As a privately held company, Modern Evil is not required to publicly report on any of its operations or activities. This blog of the Investment Division is a faint reflection of our interests and opinions. Thank you.

~ Theo K. Mewley, V.P. Investments

"Behind every great fortune lies a great crime." - Balzac


Cocaine Stimulates the Economy

CATEGORY: Banks, Drug Money, Recession Strategy

DIVISION: Modern Evil Investments

As everyone scrambles to recession-proof ground, let's not forget that cash-flow positive stalwart of the global economy: drugs. When times are good the money flows, but when times are bad it's even better. So attention all international authorities - don't be too hard on the drug lords; their business could be the only thing keeping your financial institutions solvent.

U.N. Crime Chief Says Drug Money Flowed Into Banks

VIENNA: The United Nations' crime and drug watchdog has indications that money made in illicit drug trade has been used to keep banks afloat in the global financial crisis, its head was quoted as saying on Sunday.

Vienna-based UNODC Executive Director Antonio Maria Costa said in an interview released by Austrian weekly Profil that drug money often became the only available capital when the crisis spiralled out of control last year.

"In many instances, drug money is currently the only liquid investment capital," Costa was quoted as saying by Profil. "In the second half of 2008, liquidity was the banking system's main problem and hence liquid capital became an important factor."

The United Nations Office on Drugs and Crime had found evidence that "interbank loans were funded by money that originated from drug trade and other illegal activities," Costa was quoted as saying. There were "signs that some banks were rescued in that way."

Profil said Costa declined to identify countries or banks which may have received drug money and gave no indication how much cash might be involved. He only said Austria was not on top of his list, Profil said.


Finger Pointing at the 25 Meltdown Architects

CATEGORY: Economic Meltdown, Crisis, Responsibility

DIVISION: Modern Evil Investments

EDITORIAL: At last! - It's finger-pointing time! The list of criminals responsible for the global financial crisis is a who's who of high-powered insiders, all of whom have made out like robber barons and will never, ever pay the least penalty. Fantastic! As an S&P analyst wrote, "Let's hope we are all wealthy and retired by the time this house of cards falters." Here are 25 who made it out alive.

Twenty-Five People at the Heart of the Meltdown

The worst economic turmoil since the Great Depression is not a natural phenomenon but a man-made disaster in which we all played a part. In the second part of a week-long series looking behind the slump, Guardian City editor Julia Finch picks out the individuals who have led us into the current crisis.

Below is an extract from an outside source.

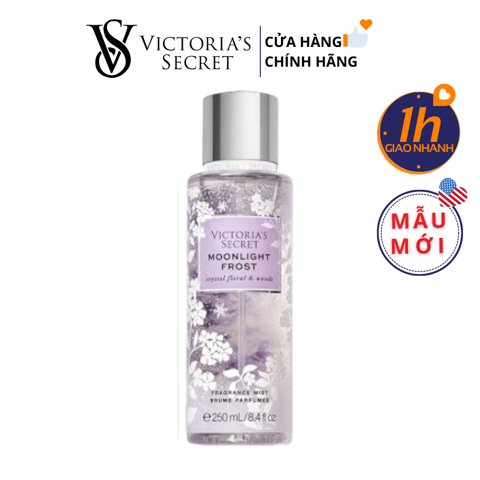 Xịt Body Victoria's Secret MOONLIGHT FROST Fragrance Mist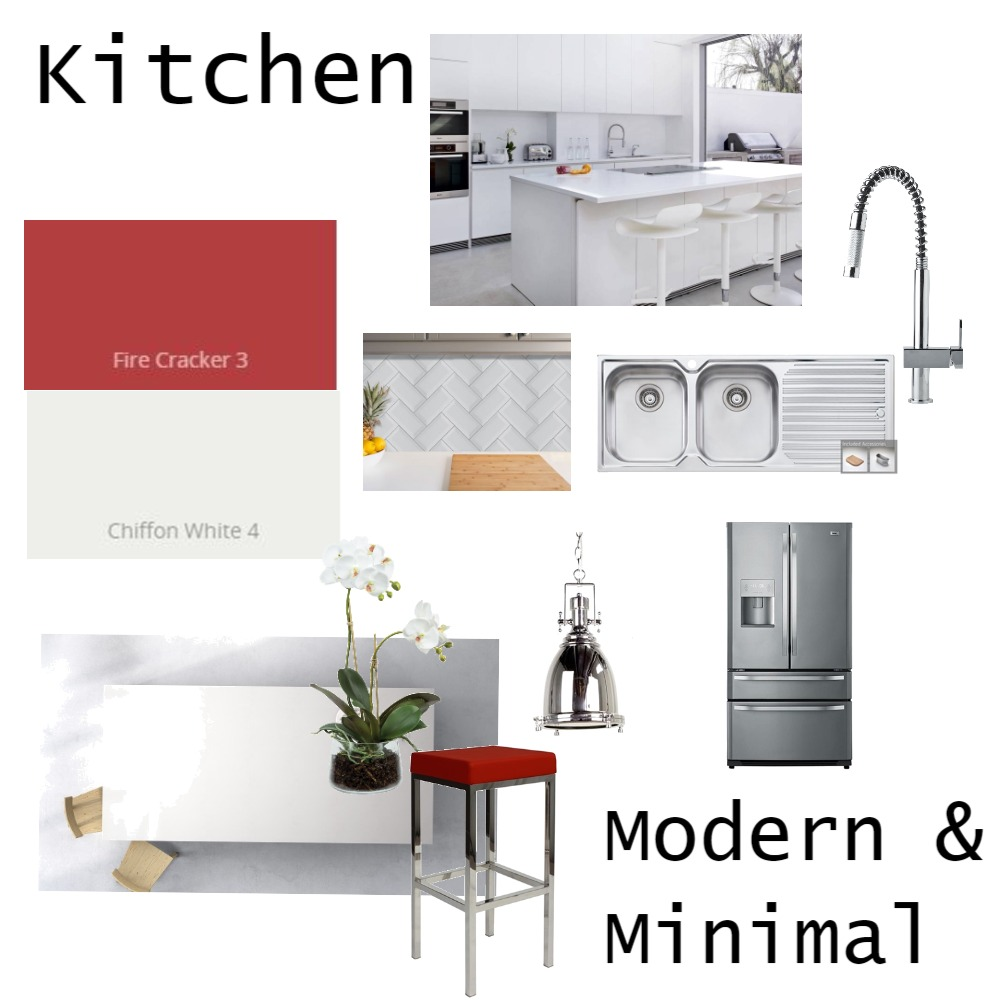 Kitchen Interior Design Mood Board by CharleneVanHeerden on Style Sourcebook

by Julia Finch, with additional reporting by Andrew Clark and David Teather

Alan Greenspan, Chairman of US Federal Reserve 1987- 2006
Only a couple of years ago the long-serving chairman of the Fed, a committed free marketeer who had steered the US economy through crises ranging from the 1987 stockmarket collapse through to the aftermath of the 9/11 attacks, was lauded with star status, named the "oracle" and "the maestro". Now he is viewed as one of those most culpable for the crisis. He is blamed for allowing the housing bubble to develop as a result of his low interest rates and lack of regulation in mortgage lending. He backed sub-prime lending and urged homebuyers to swap fixed-rate mortgages for variable rate deals, which left borrowers unable to pay when interest rates rose.

For many years, Greenspan also defended the booming derivatives business, which barely existed when he took over the Fed, but which mushroomed from $100tn in 2002 to more than $500tn five years later.

Billionaires George Soros and Warren Buffett might have been extremely worried about these complex products - Soros avoided them because he didn't "really understand how they work" and Buffett famously described them as "financial weapons of mass destruction" - but Greenspan did all he could to protect the market from what he believed was unnecessary regulation. In 2003 he told the Senate banking committee: "Derivatives have been an extraordinarily useful vehicle to transfer risk from those who shouldn't be taking it to those who are willing to and are capable of doing so".

In recent months, however, he has admitted at least some of his long-held beliefs have turned out to be incorrect - not least that free markets would handle the risks involved, that too much regulation would damage Wall Street and that, ultimately, banks would always put the protection of their shareholders first.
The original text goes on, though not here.